Despite being designed primarily for feature extraction rather than masked language modeling, this model demonstrates excellent performance in predicting domain-specific terminology with high confidence.

Document Similarity Results

Using the standardized document examples for embeddings:

Document Pair	Cosine Similarity (CLS token)	Cosine Similarity (Mean pooling)
Court Complaint vs. Consumer Terms	0.682	0.721
Court Complaint vs. Credit Agreement	0.687	0.770
Consumer Terms vs. Credit Agreement	0.809	0.711

The nano-sized model captures document similarities effectively with both CLS token and mean pooling strategies. With CLS tokens, it shows higher similarity between Consumer Terms and Credit Agreements (0.809), while with mean pooling, the highest similarity is observed between Court Complaints and Credit Agreements (0.770). This suggests the pooling strategy can significantly impact similarity measurements in this model with its moderate hidden size (512).

▶ **WHAT YOU WILL DO**
In the document similarity excerpt, which document pair has the highest cosine similarity under mean pooling, and what is the value? The material that comes next is separate from the excerpt.

▶ **PROVIDED DATA**
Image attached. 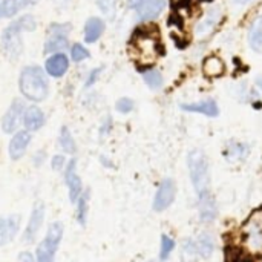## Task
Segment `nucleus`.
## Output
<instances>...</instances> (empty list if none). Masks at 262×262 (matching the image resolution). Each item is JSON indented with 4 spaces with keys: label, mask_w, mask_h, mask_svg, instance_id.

▶ **OUTPUT OF THE EXERCISE**
Court Complaint vs. Credit Agreement, at 0.770.